Sebara Tatum is 29 years old now. For the last eight years, she's been slipping enough money out of the collection plate to save a few thousand dollars. When she first heard about Lot Chastain's barn and the vision on it, she didn't think of it beyond its possibilities as an interesting change of venue for the Wednesday night prayer group.

But once she saw what the pilgrims believed was the outline of Jesus on the old wall, she knew that there was a plan. Not necessarily Jesus' plan, but a plan nonetheless.

She's included Billy in her scheme because Billy is everywhere, and he is, she can see, a natural criminal, one who would always smell out the larceny in neighboring hearts. Better, she thinks, to be up-front about it from the beginning. Or at least make Billy think she's up-front. Better to have him inside pissing out than outside pissing in.

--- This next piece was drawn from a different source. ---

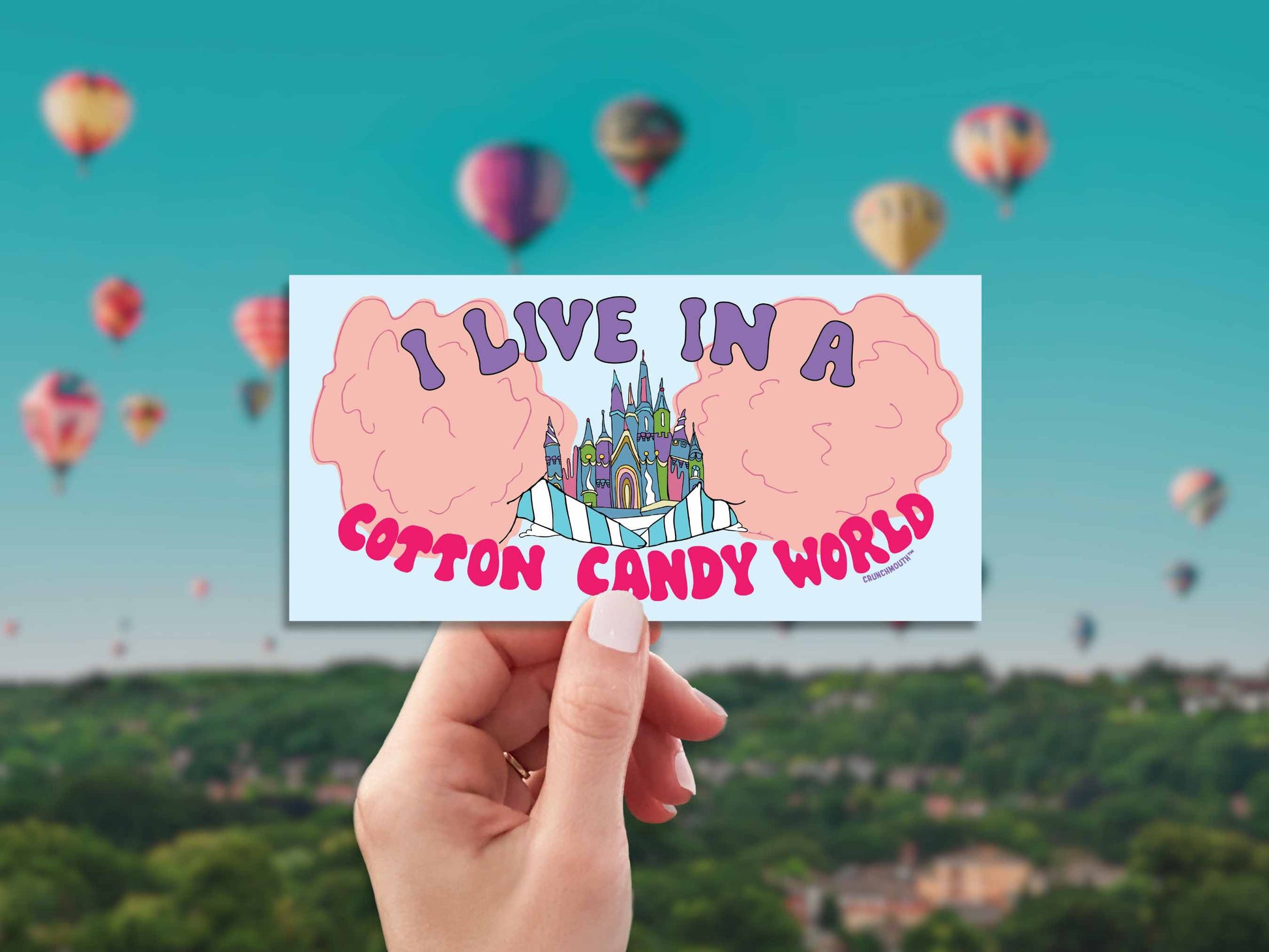 i live in a cotton candy world bumper sticker, hand display, hot air balloons background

They go along without speaking. Sebara turns left again beyond the river and passes the Ebenezer church. Sebara has handed over the church duties, other than the Sunday services, to Marva Coleman while she attends to matters at Lot's barn.

She turns in at her converted home, parking the big car parallel to the side of the cinder-block building. She and Billy go inside and Sebara puts the money in the safe that sits in her bedroom, along with the rest.

“Must be almost $40,000 by now,” Billy says, not taking his eyes off the stacks of green.

“Be a lot more than that by Saturday night,” she tells the boy. “Folks will be taking out second mortgages to put old Jesus-on-the-barn over the top.”

She's put out the word, through the TV and newspaper interviews, that she and Lot hope to have $75,000 after the Friday and Saturday sessions. They've brought in several hundred folding chairs, and Sebara has enlisted four Ebenezer church members to go around taking up the collection. The last hay crop of the year has been gathered by the man who rents what's left of the Chastain farmland, leaving the pilgrims with an almost unlimited parking lot. The weather report is for no rain through the weekend.

“Then,” she tells Billy as she relocks the safe, “late Saturday night, when old Lot is asleep, you and me will meet outside at midnight, you'll dig up the strongbox and I'll come by here and unlock the safe, and we'll be in Florida by morning.”

She's careful to keep the combination from Billy.

“Come on now, sweet boy,” she tells him, grabbing him by a belt loop. “Time to give Momma some sugar.”